Query Stats with Prometheus

ePHPm tracks every SQL query that flows through it — to a real MySQL/Postgres backend or to embedded SQLite — and exposes per-digest timing, throughput, and error-rate as Prometheus metrics. No APM agent, no database plugin.

Turn it on

Query stats are on by default, but you also need a metrics endpoint:

[server.metrics]
enabled = true
# path = "/metrics"            # default

[db.analysis]
query_stats = true             # set false to disable (zero overhead)
slow_query_threshold = "500ms" # queries slower than this are logged at WARN

That’s it. PHP keeps using pdo_mysql against 127.0.0.1:3306. ePHPm intercepts the wire, normalizes each statement, hashes it to a digest, and updates the metrics.

What you get

/metrics exposes (among others):

# Query duration histogram, by digest and kind
ephpm_query_duration_seconds_bucket{digest="SELECT * FROM users WHERE id = ?",kind="query",le="0.01"} 4521

# Total count by status
ephpm_query_total{digest="SELECT * FROM users WHERE id = ?",kind="query",status="ok"}    4520
ephpm_query_total{digest="SELECT * FROM users WHERE id = ?",kind="query",status="error"} 1

# Rows returned/affected
ephpm_query_rows_total{digest="SELECT * FROM users WHERE id = ?",kind="query"} 4520

# Slow query counter
ephpm_query_slow_total 3

# Active digest cardinality
ephpm_query_active_digests 47

digest is the normalized SQL — literals replaced with ?, whitespace collapsed. So SELECT * FROM users WHERE id = 1 and SELECT * FROM users WHERE id = 2 aggregate together, while SELECT count(*) FROM users is a separate digest.

Slow-query log

Queries exceeding slow_query_threshold log at WARN with the normalized SQL and digest ID:

WARN ephpm_query_stats: slow query digest=a3f9b2e1 elapsed_ms=731 sql="SELECT * FROM orders WHERE status = ?"
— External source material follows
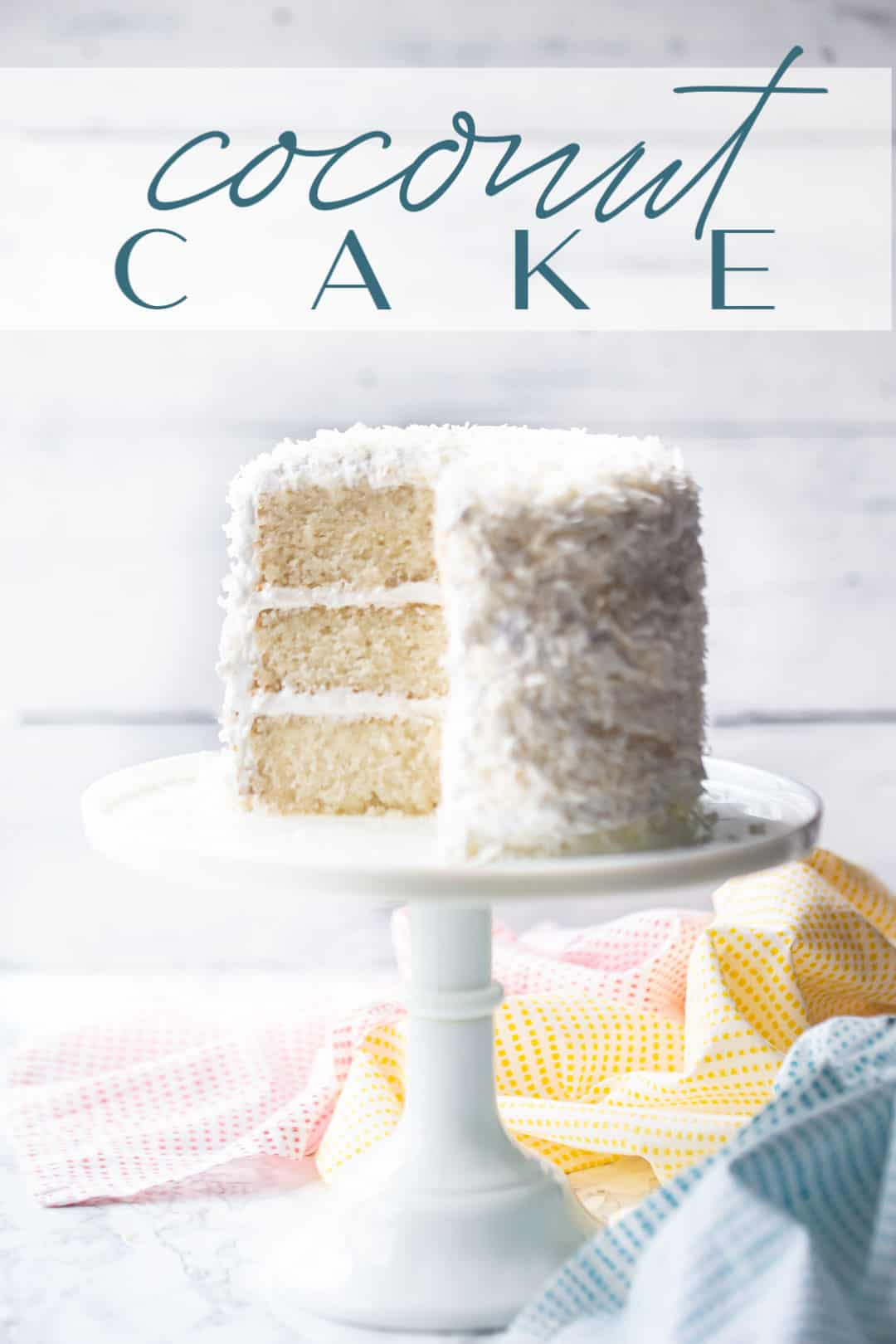 "Triple layer coconut cake recipe, baked and served on a white pedestal with a text overlay above reading ""Coconut Cake."""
Tail with journalctl -u ephpm -f (systemd) or whatever you point ePHPm at.

Useful PromQL

p99 latency per digest:

histogram_quantile(0.99,
  sum by (digest, le) (rate(ephpm_query_duration_seconds_bucket[5m]))
)

Top 10 hottest queries:

topk(10, sum by (digest) (rate(ephpm_query_total[5m])))

Error rate by digest:

sum by (digest) (rate(ephpm_query_total{status="error"}[5m]))
  /
sum by (digest) (rate(ephpm_query_total[5m]))

Slow queries per second:

rate(ephpm_query_slow_total[5m])

Active digest cardinality (helpful for catching a digest-explosion when a query template stops normalizing cleanly):

ephpm_query_active_digests

Cardinality is bounded

Digests are normalized — literals become ?, so the cardinality is roughly the number of distinct query shapes in your app, not the number of executions. ePHPm caps this at digest_store_max_entries (default 100,000) and evicts oldest entries on overflow.

If your cardinality is climbing unexpectedly, look for queries with non-literal pieces that shouldn’t vary: dynamic table names, raw SQL fragments built per request, etc.

Grafana

Point a Grafana datasource at your Prometheus, then build the usual: throughput, p50/p95/p99 latency, error rate, slow-query rate. The metrics are vanilla Prometheus types — anything that speaks PromQL works.

Disable it

Either knob silences the cost:

[server.metrics]
enabled = false               # turn off /metrics entirely

# OR, keep /metrics but don't track per-digest stats:
[db.analysis]
query_stats = false